Category: Assay Development and Screening

1082-C - Using Phenol Red to assess pH in Long-Term Proliferation Assays

Tuesday, February 6, 2018
2:00 PM - 3:00 PM

Media formulations for the propagation of in vitro tissue culture often contain the pH Indicator dye phenol red. Phenol red is a dye that exhibits a gradual transition from yellow to red over a pH range of 6.2 to 8.2.  Above 8.2 the dye turns a bright fuchsia color.  This dye has long been used to quickly assess the status of bulk cultures being propagated for subsequent experimental analysis. However, once an actual experiment has been initiated, the state of phenol red in the media is typically no longer utilized, particularly with image-based proliferation assays.  Here we describe the use of this dye to monitor pH changes in live cell proliferation assays.


 Phenol red spectral scans at different pH levels indicate an absorbance peak at 560 nm with significant changes that can be utilized to monitor pH changes in long-term mammalian cell proliferation studies. Measurements at this wavelength obey Beer’s law and are linear with respect to pathlength. Changes downward in pH result in a decrease absorbance at 560 nm while an increase in pH results in an increase in 560 nm absorbance.


 In these studies, we use a multimode microplate imager to make both absorbance measurements as well as digital microscopic images of long-term mammalian cell proliferation experiments. These experiments employ HCT116 cells that express a nuclear H2B-GFP chimera protein which fluorescently tags nuclei, allowing them to be counted using imaged based analysis.  Concurrent absorbance determinations are made using absorbance.  In cell cultures seeded at low density, cells can grow and multiply unfettered for as long as 5 days.  During this interval, the pH of the media decreased from 7.3 to approximately 7.0.  In cultures seeded at higher density, cell growth ceased after 3.5 days and media pH decreased to 6.83.


 


Monitoring phenol red indicator absorbance can also be used to identify environmental changes. Bacterial contamination results in a rapid decrease in pH as bacteria rapidly consume nutrients.  The loss of CO2 gas supply that results in a rapid increase in pH with carbon dioxide outgassing.  Media formulations are designed to provide a pH 7.4 in conjunction with a defined percentage of augmented CO2 gas. The interruption of eventually results in the loss of acidic CO2 results a dramatic increase in pH.

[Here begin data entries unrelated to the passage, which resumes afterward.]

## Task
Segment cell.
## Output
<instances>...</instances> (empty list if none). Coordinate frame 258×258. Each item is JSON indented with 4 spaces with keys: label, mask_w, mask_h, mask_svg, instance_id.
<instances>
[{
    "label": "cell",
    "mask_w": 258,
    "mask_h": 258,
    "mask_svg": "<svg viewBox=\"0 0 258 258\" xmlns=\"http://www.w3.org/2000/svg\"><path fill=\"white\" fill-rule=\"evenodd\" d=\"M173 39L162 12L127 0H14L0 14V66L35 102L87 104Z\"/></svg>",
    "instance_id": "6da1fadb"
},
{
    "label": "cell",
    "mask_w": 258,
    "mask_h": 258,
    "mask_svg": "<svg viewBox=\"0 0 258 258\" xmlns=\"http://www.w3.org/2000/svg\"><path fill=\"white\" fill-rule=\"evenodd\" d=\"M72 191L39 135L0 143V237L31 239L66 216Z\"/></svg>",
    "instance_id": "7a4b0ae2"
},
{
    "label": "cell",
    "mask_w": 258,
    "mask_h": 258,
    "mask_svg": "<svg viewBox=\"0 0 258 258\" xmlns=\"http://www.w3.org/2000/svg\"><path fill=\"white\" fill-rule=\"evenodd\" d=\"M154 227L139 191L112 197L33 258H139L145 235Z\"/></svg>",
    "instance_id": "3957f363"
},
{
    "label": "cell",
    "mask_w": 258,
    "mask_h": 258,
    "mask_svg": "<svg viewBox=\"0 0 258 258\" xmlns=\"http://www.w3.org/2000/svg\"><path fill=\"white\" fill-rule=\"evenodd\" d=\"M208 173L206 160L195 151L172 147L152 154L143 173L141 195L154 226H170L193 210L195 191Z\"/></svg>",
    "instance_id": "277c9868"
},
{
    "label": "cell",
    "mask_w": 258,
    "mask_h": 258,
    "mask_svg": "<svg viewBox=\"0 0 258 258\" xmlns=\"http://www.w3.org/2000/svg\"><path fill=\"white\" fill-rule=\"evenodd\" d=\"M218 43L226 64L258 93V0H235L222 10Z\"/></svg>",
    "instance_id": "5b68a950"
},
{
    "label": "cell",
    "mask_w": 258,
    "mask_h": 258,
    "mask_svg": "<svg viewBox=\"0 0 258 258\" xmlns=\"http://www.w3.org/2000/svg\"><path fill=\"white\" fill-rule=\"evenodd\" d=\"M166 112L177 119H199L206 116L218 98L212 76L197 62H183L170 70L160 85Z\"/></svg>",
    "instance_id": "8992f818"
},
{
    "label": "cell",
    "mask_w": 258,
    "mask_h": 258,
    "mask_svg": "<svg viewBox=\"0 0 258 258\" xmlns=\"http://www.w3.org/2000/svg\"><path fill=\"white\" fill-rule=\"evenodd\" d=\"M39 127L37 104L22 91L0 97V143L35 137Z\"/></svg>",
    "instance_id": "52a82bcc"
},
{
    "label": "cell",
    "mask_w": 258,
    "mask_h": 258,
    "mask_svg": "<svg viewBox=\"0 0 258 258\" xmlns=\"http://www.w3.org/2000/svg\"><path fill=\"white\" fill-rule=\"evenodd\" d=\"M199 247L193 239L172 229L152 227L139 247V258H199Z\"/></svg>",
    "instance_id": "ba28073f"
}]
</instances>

  Data demonstrating the physical characteristics of the dye in different mammalian cell media formulations (DMEM, McCoys, and RPMI) will be provided. In addition to long-term mammalian cell proliferation assays, data showing the result of CO2 gas interruption and bacterial contamination will be provided.  

Peter Banks

Scientific Director
BioTek Instruments
Winooski, VT

Peter Banks is currently the Scientific Director at BioTek Instruments, Inc. His responsibilities include the management of the company’s applications team and providing scientific guidance to the senior management team on new technology and emerging trends impacting the microplate market and its peripheral markets of liquid handling and detection. Before joining BioTek in 2008, Banks was employed in a number of roles within PerkinElmer for a decade. These roles included strategic market analysis, management of PerkinElmer’s BioPharma R&D program and Director of R&D for PerkinElmer BioSignal in Montreal, Canada.